**What to work on:** Please set down the line that contains "site SER_S13_P03." and every line below it through the last, exactly as written, with no other lines.

(Stored items)
* * *

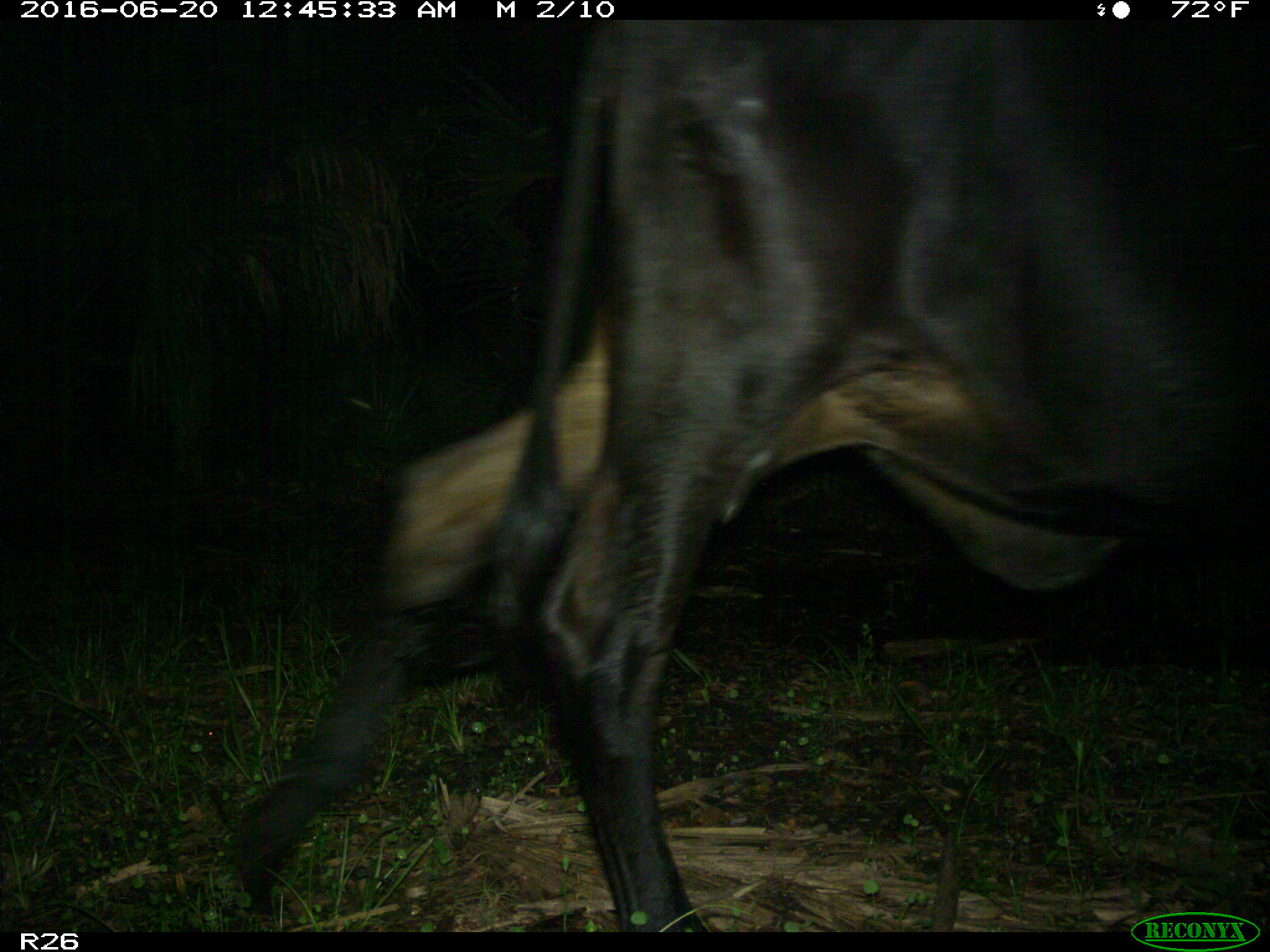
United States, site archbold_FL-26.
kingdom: Animalia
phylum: Chordata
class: Mammalia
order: Artiodactyla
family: Bovidae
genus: Bos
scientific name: Bos taurus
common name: domestic cow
Bos taurus (domestic cow).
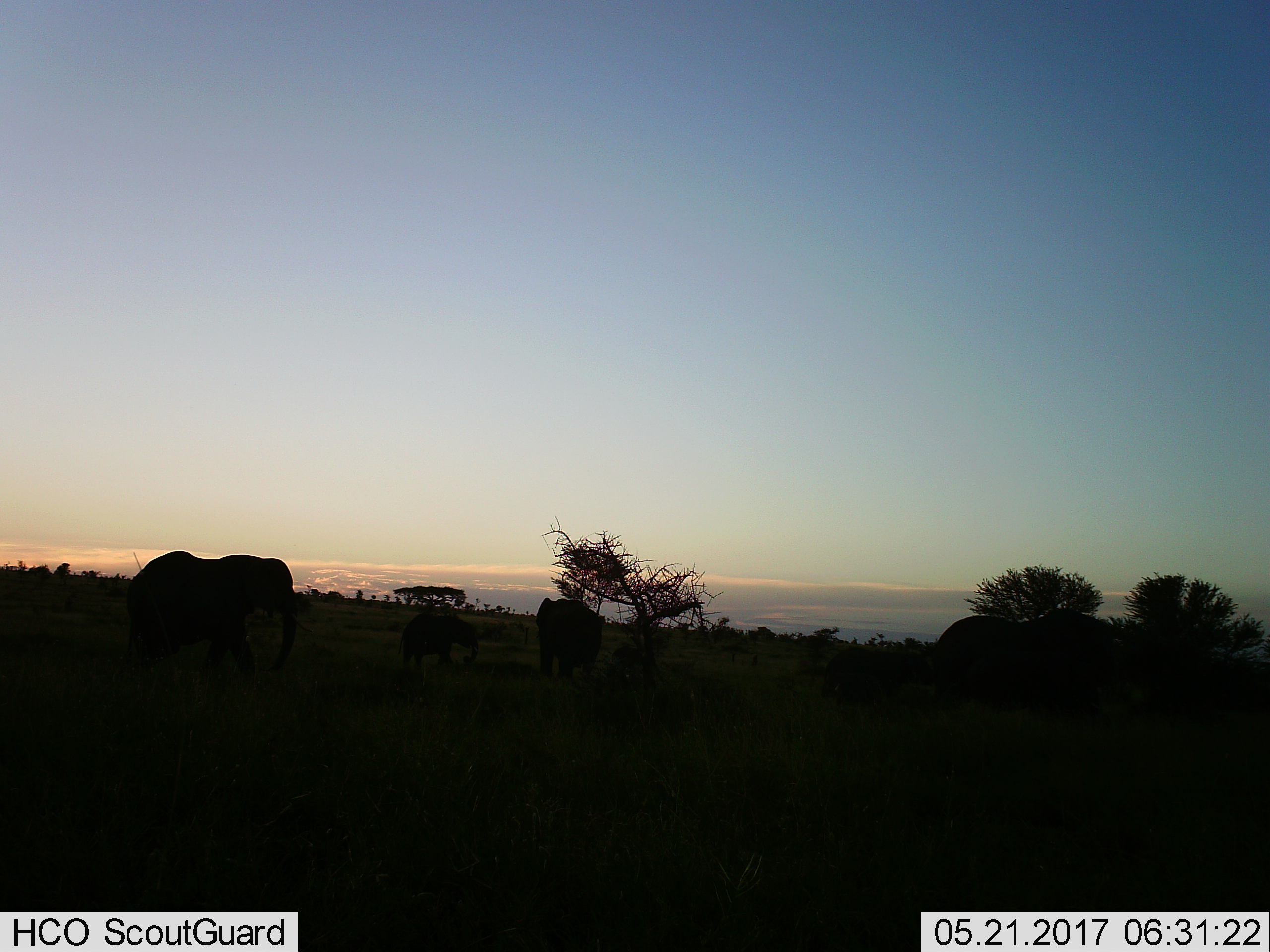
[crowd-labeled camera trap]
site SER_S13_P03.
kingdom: Animalia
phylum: Chordata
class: Mammalia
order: Proboscidea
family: Elephantidae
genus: Loxodonta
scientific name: Loxodonta africana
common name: african bush elephant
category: elephant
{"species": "elephant (african bush elephant) (Loxodonta africana)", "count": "3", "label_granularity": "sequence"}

* * *

**Result for this task:**
site SER_S13_P03.
kingdom: Animalia
phylum: Chordata
class: Mammalia
order: Proboscidea
family: Elephantidae
genus: Loxodonta
scientific name: Loxodonta africana
common name: african bush elephant
category: elephant
{"species": "elephant (african bush elephant) (Loxodonta africana)", "count": "3", "label_granularity": "sequence"}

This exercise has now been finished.